Items from a data source
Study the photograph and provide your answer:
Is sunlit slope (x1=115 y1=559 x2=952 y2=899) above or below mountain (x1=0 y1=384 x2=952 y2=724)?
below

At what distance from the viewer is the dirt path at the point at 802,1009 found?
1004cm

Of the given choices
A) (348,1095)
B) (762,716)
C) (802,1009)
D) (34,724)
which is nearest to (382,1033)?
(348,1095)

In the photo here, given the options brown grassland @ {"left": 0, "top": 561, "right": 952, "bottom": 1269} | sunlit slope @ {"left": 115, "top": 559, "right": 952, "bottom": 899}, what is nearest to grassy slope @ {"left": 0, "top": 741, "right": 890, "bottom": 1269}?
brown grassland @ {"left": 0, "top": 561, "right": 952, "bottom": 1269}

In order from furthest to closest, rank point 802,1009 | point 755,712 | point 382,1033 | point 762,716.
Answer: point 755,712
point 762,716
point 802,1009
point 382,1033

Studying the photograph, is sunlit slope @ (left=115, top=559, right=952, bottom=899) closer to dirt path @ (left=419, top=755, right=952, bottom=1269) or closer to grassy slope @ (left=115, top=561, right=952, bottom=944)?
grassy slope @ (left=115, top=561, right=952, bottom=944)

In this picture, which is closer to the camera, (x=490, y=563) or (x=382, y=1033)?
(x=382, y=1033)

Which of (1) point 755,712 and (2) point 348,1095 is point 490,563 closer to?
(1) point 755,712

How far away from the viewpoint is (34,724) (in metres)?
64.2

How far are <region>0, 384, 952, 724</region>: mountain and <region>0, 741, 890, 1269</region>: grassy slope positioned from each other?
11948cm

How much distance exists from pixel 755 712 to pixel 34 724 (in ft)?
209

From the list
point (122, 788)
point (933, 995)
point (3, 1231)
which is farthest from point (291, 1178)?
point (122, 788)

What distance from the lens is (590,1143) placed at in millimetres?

▶ **STATED GOAL**
What needs duplicating is the run of lines from the one containing "In order from" through the last line of the entries above, exact and complete.

▶ **THE RESULT**
In order from furthest to closest, rank point 802,1009 | point 755,712 | point 382,1033 | point 762,716.
Answer: point 755,712
point 762,716
point 802,1009
point 382,1033

Studying the photograph, is sunlit slope @ (left=115, top=559, right=952, bottom=899) closer to dirt path @ (left=419, top=755, right=952, bottom=1269) or closer to grassy slope @ (left=115, top=561, right=952, bottom=944)?
grassy slope @ (left=115, top=561, right=952, bottom=944)

In this picture, which is closer to the camera, (x=490, y=563) or (x=382, y=1033)?
(x=382, y=1033)

Which of (1) point 755,712 and (2) point 348,1095 is point 490,563 closer to?
(1) point 755,712

How far away from the viewpoint is (34,724) (in metres)?
64.2

How far are <region>0, 384, 952, 724</region>: mountain and <region>0, 741, 890, 1269</region>: grassy slope positioned from each other?
11948cm

How much distance exists from pixel 755 712 to pixel 34 724 (in ft)?
209

From the list
point (122, 788)
point (933, 995)
point (3, 1231)
which is farthest from point (291, 1178)?
point (122, 788)

What distance from the lens is (590,1143) placed at in millimetres?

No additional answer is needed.